━━ Provided material ━━
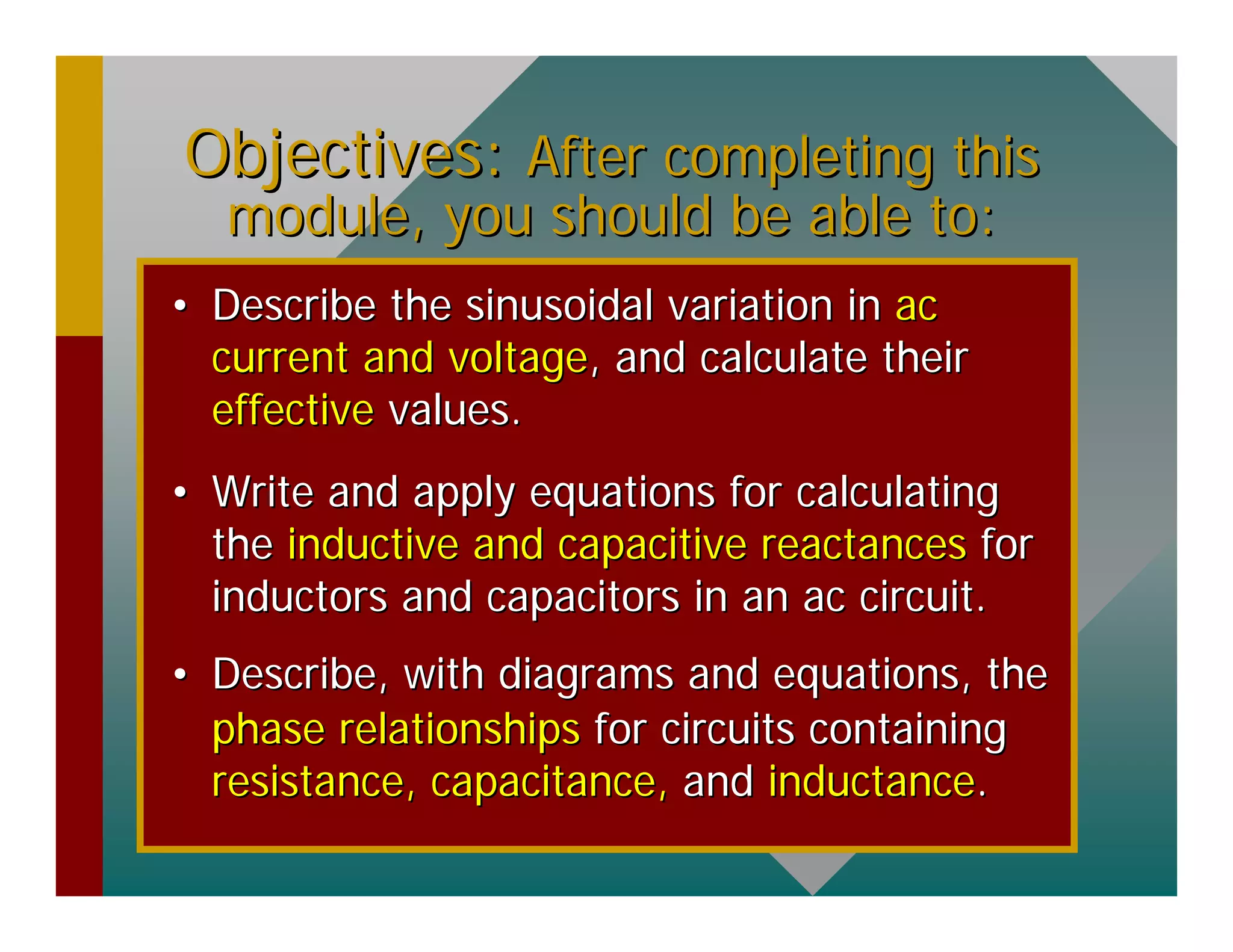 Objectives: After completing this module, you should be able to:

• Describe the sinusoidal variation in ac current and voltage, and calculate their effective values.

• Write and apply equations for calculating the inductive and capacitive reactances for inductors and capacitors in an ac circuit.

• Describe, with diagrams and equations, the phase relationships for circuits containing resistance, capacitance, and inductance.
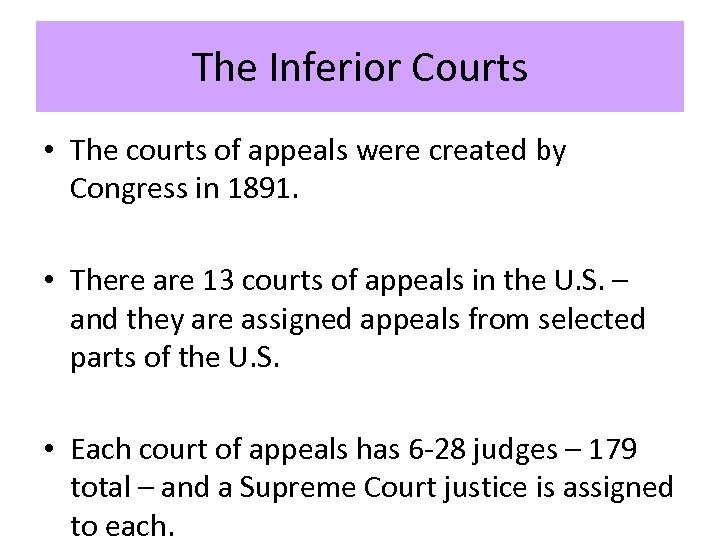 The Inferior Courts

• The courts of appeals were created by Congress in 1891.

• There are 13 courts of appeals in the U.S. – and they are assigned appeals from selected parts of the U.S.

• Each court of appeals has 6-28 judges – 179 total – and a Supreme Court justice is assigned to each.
━━━
● Exercise description
Everything from the line with "capacitance, and inductance." through the last line above must be repeated exactly, except the pictures.

● Result
• Describe, with diagrams and equations, the phase relationships for circuits containing resistance, capacitance, and inductance.
 The Inferior Courts

• The courts of appeals were created by Congress in 1891.

• There are 13 courts of appeals in the U.S. – and they are assigned appeals from selected parts of the U.S.

• Each court of appeals has 6-28 judges – 179 total – and a Supreme Court justice is assigned to each.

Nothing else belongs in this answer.